The Weinstein Co. hasn’t had any hits since the last Scary Movie, Grindhouse allegedly cost closer to $70 million than the low 50s, and the word on the street is that the Weinstein creditors are looking to get out. And now Grindhouse is looking like Snakes on a Plane. Is the beginning of the end of Little Rico?

“Harvey has been running scared recently — he’s not the guy he was a year or two years ago,” the analyst said. “Tarantino and Rodriguez pushed hard for the anthology idea which meant a three-hour length, and he caved. The idea was too hip for the room, and Grindhouse, in the end, was basically an expensive art film.

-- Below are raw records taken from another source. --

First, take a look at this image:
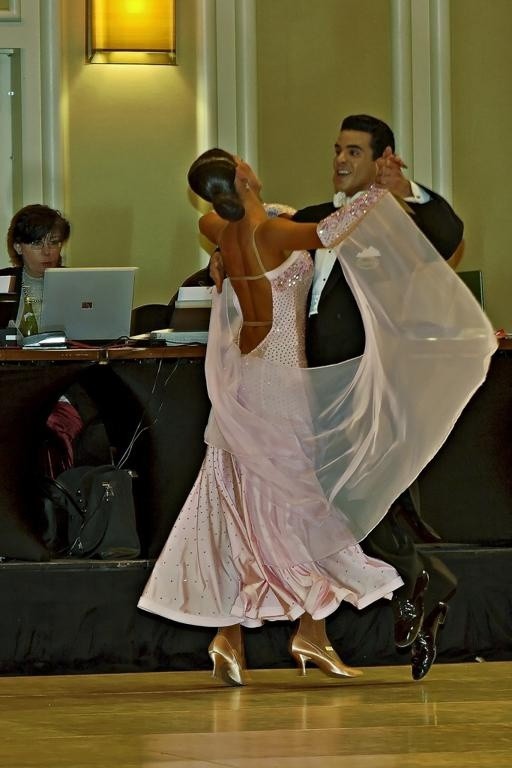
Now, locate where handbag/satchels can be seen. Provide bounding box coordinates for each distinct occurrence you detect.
[48,463,141,560]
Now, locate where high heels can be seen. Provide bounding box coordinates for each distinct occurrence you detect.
[207,634,246,686]
[292,634,363,678]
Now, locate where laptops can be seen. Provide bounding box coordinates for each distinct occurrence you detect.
[39,267,136,345]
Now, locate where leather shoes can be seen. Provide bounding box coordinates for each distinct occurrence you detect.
[410,601,448,680]
[394,571,431,648]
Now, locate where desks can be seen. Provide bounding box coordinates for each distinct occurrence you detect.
[1,337,512,561]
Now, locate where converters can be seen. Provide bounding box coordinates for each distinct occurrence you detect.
[128,340,165,348]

“It’s starting to look like it might be over for the Weinstein’s now. It’s almost time for the fire sale and the funeral. You can’t keep putting out movies that don’t make money, although The Nanny Diaries might do some business. But the creditors, I’m hearing, are looking to get out, and there isn’t going to be any more money from them. The Weinsteins have fucked a lot of people and are hated. They have to go to festivals to get films. Too many people are allied against them.

“There was no good commercial reason to release Grindhouse as a double feature. If they had put the Rodriguez or the Russell car-chase movie out as a longer stand-alone (as they’re going to do in Europe), each might have done decent business or maybe better than that.

“People want to see a simple film…they want to see a trailer that tells them a story. It’s not the length, you need a handle on one film, and anthologies are always a tough sell. The Grindhouse matinee business [yesterday] was more than respectable in New York and the other big cities, but it did worse elsewhere.”